Five hikes to get you outside on chilly days
By Haven Walls, Reporter
When it’s dark and rainy outside and cold to the point where your fingers turn numb, you usually want to stay inside, right? I don’t blame you. Sometimes, Washington weather makes everything seem so dreary that you just want to wrap the warmest blanket around you and watch your favorite TV show or movie with a warm cup of hot chocolate. Well, I have a solution for you. Hiking. Now this solution may seem stupid, but I promise it’s not. Hiking can help with your winter lazy-spell. Once you see mountain tops and evergreens covered in snow and birds flitting from frozen tree-to-tree, you’ll understand. So, here are five hikes that may inspire you to keep going, even if the weather sucks. However, please do proper research on winter hiking safety before hiking, especially out in the mountains. Without the proper gear or planning, your nice hiking day might turn out to be a horrible hiking day.
Ueland Tree Farm Trails — Bremerton, WA
The Ueland Tree Farm is an actual tree farm still used today with two main trails. At the end of one of the trails, Dickerson Trail, there’s a small waterfall and a lookout point further up. These trails are also fairly easy with the longest trail being the path to the lookout point which is 3.3 miles one way.
Franklin Falls — Snoqualmie Pass, WA
Although it’s a bit of a pain to get to the trailhead in the winter, the icy falls at the end are worth it. It’s a longer trail, being 6.5 miles round trip with a 700-foot elevation gain. You might be thinking that it seems like a lot of work to get to Franklin Falls, so why bother? But if you look up a photo of what the falls look like in the winter, you’ll change your mind although of course no photo could compare to seeing it in real life. The hike to the falls won’t be boring either. Snoqualmie Pass in the winter is like a wonderland. Snow covers every
inch of space possible, and it’s gorgeous.
Staircase Rapids — Hood Canal, WA
This trail is pretty much flat the whole way through with no elevation gain, similar to Ueland Tree Farm. A two mile round trip, this trail is beautiful with any weather. Actually, the usual gloom of Washington winters brings out the green in the trees and the rain helps the rapids flow better. There’s even a bridge! If that doesn’t excite you then I don’t know what will.
Lake Wenatchee State Park Trails — Stevens Pass, WA
Consisting of two trails that add to a total of 4 miles, Lake Wenatchee State Park is an easy hike if you’re okay with wearing snowshoes the whole time. The lake is clear and blue with mountains surrounding every inch. The snow in Stevens Pass is just like the snow in Snoqualmie Pass—magical. It does take longer to drive there because Stevens Pass is about two and a half hours away, so if you’re willing, I’d strongly suggest you visit.
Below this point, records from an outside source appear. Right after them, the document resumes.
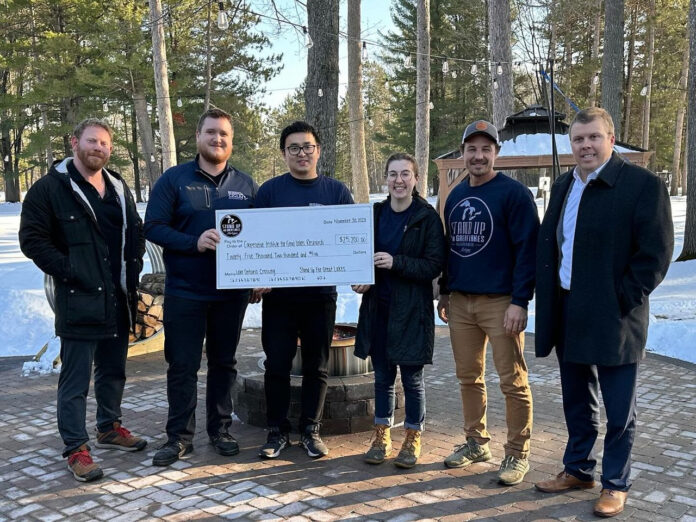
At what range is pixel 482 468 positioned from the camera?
12.5 feet

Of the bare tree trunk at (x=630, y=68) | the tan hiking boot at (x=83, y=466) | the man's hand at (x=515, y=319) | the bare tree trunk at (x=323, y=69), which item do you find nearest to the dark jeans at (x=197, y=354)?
the tan hiking boot at (x=83, y=466)

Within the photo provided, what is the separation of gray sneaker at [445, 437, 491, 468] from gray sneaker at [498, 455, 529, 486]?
22 centimetres

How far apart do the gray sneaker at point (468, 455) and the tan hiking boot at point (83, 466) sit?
213 cm

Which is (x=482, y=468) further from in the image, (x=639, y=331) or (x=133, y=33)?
(x=133, y=33)

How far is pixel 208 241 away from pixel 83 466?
5.04 ft

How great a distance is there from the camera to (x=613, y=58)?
1351cm

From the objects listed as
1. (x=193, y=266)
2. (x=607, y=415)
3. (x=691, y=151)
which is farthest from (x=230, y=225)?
(x=691, y=151)

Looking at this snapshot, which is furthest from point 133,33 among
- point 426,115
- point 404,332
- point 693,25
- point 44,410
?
point 404,332

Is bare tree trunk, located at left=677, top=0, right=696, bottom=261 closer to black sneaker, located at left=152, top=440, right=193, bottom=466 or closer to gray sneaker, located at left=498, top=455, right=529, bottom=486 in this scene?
gray sneaker, located at left=498, top=455, right=529, bottom=486

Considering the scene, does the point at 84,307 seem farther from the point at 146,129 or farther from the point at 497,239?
the point at 146,129

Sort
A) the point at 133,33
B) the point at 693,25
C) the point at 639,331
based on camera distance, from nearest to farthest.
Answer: the point at 639,331 → the point at 693,25 → the point at 133,33

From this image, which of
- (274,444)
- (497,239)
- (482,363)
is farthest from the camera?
(274,444)

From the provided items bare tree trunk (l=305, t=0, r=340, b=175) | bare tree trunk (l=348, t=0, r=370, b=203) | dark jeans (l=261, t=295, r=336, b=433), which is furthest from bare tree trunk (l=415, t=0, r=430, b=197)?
dark jeans (l=261, t=295, r=336, b=433)

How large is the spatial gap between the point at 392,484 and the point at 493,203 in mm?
1729
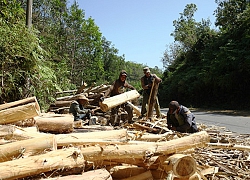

Horseshoe Bend — Mount Baker, WA
About a three hour drive away, one of my favorite hikes lies in the foothills of Mt. Baker. 2.4 miles roundtrip, the trail follows the North Fork of the Nooksack River. The river is an unreal shade of blue, and the trees and moss around the river are just as bright. My advice is to go on a cloudy, foggy day because, like the Staircase Rapids, the colors pop with the gloom of the weather and the fog adds an extra sense of mystery.
I hope at least one of these hikes sparks your curiosity. Of course I am a bit biased as hiking is one of my favorite activities, but I really recommend giving it a shot. I believe it’s good for the soul to be outside. It’s where we belong.